Prompt A -
Answer these questions from the M-PESA article below:
(i) In what month and year did Lonie arrive in Kenya?
(ii) How much money were Lonie and Hughes awarded, and by whom?
(iii) How many customers did the pilot recruit?
Prompt B - Reproduce the M-PESA article below word for word between "Susie Lonie was" and "an advisory group.", inclusive.

Reading text -
=== Begin Enclosure ===

Suzie Lonie stayed in Kenya for three years to build M-PESA from the ground up. | Photo by Suzanne Gell.Photo by Suzanne Gell.Suzie Lonie stayed in Kenya for three years to build M-PESA from the ground up.


A Briton abroad became Mama M-PESA. She listened, built the mobile payment service and millions came.

Susie Lonie was trying to be inconspicuous, and wasn’t succeeding. Tall, blonde, and sounding very Scottish, there was no way to blend in at the downtown Nairobi market with a backpack full of cellphones. She headed towards the next micro-loan repayment meeting on her rounds. After that, talking to the sales team, pilot M-PESA outlets nearby and MicroSave, an advisory group.

She arrived in Kenya for a `little business trip’ in March 2005. Just to sort out a little project in three months. Nothing like her usual job of running the Vodafone mobile commerce platforms in the UK.

Lonie`s Kenyan stint started in 2004 when asked her to bounce a few ideas around. Hughes was head of corporate social responsibility at Vodafone UK. The two of them put together a bid to improve efficiency in micro-finance institutions in East Africa. Next thing, they`d been awarded a million pounds by the UK Department of International Development.

So Hughes asked Lonie to go out to Kenya and set up a small pilot project. He wasn`t too sure how it would work or what it would do, she says, but reckoned she would figure it out when she got there. “Great! What could be as nice as three months in Kenya?” she thought. So she went.

The little pilot, a `toy M-PESA’ on Safaricom`s network, was very hard work, says Lonie.  (Safaricom is the Vodafone partner in Kenya.) Small-scale, very simplistic, just 500 customers recruited through micro finance institutions (MFIs). Sixteen outlets overall, most in Nairobi with a few in Fika, a small market town about an hour outside the capital. Everything done on the cheap, she says, to see if they were onto something.

=== End Enclosure ===

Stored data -
=== Begin Enclosure ===

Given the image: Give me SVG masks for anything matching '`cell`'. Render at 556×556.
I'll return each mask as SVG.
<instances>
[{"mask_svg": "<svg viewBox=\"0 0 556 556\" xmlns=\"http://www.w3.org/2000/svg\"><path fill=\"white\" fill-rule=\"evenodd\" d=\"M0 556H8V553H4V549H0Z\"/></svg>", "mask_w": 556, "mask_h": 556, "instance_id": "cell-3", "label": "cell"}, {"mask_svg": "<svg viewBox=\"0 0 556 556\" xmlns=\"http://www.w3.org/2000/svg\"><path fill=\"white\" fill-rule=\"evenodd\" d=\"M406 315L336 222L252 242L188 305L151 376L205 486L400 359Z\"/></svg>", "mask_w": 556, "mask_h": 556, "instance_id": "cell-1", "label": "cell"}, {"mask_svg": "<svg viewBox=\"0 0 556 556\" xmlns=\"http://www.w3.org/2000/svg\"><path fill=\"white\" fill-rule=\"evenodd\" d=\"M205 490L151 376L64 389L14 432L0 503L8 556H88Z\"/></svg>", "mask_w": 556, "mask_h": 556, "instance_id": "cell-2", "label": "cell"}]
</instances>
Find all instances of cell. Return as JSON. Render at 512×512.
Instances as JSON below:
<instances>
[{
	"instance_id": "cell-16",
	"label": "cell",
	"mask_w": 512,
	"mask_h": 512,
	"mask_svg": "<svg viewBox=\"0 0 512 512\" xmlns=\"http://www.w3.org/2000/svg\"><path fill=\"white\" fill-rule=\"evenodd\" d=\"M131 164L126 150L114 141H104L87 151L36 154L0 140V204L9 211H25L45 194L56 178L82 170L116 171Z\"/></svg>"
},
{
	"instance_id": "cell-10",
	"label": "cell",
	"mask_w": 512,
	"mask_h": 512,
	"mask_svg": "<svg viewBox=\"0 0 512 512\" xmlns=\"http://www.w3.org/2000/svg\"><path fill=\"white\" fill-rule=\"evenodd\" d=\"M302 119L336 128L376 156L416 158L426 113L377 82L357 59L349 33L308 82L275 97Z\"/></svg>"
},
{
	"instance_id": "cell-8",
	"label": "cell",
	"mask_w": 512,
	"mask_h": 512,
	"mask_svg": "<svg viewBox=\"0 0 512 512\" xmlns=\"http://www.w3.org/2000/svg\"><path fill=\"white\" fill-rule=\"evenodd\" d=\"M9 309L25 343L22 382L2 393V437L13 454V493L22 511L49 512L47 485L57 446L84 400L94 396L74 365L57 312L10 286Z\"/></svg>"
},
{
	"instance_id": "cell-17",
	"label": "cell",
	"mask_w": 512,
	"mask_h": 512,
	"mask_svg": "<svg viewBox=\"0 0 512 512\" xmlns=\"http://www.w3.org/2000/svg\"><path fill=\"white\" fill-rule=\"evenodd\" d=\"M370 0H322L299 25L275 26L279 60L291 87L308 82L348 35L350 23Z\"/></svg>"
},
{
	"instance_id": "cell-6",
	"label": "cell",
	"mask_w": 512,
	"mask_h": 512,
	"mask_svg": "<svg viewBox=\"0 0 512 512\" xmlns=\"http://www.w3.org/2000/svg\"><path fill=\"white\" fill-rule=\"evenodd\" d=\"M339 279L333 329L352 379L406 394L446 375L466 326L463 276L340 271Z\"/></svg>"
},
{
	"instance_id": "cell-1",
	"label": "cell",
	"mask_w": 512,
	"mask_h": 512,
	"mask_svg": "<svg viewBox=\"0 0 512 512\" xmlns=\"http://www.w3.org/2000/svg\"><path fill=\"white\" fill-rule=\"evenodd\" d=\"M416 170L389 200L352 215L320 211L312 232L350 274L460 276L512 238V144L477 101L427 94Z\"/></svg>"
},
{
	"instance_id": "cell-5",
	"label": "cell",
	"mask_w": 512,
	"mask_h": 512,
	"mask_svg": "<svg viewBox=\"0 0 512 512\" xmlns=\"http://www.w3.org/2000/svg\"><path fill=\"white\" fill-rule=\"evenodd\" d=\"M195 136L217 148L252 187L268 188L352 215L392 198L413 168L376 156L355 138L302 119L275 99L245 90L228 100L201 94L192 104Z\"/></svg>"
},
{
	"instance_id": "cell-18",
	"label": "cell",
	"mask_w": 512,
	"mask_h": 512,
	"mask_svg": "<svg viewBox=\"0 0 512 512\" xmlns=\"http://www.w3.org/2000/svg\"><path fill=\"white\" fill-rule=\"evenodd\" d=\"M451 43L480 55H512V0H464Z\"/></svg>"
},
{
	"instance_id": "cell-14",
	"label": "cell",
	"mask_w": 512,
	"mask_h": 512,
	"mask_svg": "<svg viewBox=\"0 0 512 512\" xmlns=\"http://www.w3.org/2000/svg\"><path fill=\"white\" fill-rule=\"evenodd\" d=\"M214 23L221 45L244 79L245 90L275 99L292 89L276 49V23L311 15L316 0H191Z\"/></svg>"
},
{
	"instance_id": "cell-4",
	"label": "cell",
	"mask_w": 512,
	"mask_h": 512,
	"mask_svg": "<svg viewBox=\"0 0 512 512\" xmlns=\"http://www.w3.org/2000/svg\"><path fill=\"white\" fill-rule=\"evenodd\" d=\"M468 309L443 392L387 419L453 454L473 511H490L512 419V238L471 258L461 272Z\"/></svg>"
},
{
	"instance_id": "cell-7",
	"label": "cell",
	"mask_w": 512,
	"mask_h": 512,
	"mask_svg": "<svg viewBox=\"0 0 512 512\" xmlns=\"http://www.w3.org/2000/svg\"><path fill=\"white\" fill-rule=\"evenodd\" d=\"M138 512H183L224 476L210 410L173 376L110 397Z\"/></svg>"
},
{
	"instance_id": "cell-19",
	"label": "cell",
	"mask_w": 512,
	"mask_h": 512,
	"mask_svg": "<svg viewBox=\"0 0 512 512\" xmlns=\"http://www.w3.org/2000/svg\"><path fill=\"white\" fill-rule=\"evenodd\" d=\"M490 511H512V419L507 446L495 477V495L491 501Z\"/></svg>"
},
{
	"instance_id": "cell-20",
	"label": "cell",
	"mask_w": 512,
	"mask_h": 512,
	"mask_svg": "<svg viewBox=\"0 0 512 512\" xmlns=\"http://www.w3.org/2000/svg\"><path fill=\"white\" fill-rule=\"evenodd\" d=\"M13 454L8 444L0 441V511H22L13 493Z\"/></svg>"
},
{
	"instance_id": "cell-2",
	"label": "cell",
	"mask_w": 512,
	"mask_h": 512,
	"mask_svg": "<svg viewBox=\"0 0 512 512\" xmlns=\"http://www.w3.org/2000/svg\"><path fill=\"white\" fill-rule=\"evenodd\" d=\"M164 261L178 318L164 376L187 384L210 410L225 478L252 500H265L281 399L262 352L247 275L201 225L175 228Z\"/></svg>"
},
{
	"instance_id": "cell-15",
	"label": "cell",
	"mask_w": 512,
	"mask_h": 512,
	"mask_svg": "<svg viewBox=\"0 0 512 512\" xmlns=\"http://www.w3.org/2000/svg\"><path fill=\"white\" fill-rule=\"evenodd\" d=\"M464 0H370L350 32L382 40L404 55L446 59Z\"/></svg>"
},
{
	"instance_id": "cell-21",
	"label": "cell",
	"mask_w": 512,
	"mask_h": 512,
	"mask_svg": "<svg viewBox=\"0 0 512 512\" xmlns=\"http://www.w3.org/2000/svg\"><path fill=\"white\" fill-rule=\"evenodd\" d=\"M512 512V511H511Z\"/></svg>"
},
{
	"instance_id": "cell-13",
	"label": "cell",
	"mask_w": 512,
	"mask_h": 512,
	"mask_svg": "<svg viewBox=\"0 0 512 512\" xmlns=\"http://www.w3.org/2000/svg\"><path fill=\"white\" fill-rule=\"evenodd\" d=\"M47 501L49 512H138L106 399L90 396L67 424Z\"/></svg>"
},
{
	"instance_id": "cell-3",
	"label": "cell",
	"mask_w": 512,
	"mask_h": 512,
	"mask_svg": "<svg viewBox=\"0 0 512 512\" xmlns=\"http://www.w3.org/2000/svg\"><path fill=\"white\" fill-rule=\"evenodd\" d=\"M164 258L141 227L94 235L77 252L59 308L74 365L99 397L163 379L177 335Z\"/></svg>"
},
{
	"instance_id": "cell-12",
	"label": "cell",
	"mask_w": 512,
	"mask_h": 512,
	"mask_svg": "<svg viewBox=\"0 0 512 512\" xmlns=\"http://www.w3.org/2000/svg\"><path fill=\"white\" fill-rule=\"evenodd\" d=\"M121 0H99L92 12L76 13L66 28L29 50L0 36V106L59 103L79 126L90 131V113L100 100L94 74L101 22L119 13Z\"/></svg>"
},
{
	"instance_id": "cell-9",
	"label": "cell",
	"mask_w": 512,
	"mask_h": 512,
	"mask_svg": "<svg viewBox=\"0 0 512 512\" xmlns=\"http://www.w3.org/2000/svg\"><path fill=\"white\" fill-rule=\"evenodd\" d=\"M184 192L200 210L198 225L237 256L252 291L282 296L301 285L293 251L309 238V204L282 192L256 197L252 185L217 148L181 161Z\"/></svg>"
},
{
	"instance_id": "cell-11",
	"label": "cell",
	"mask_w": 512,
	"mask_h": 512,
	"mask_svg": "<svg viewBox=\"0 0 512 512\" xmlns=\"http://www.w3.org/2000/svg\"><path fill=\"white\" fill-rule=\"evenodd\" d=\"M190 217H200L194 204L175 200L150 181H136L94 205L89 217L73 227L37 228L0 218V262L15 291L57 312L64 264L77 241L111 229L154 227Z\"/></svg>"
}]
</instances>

=== End Enclosure ===

Answer A -
(i) March 2005
(ii) A million pounds, by the UK Department of International Development
(iii) 500

Answer B -
Susie Lonie was trying to be inconspicuous, and wasn’t succeeding. Tall, blonde, and sounding very Scottish, there was no way to blend in at the downtown Nairobi market with a backpack full of cellphones. She headed towards the next micro-loan repayment meeting on her rounds. After that, talking to the sales team, pilot M-PESA outlets nearby and MicroSave, an advisory group.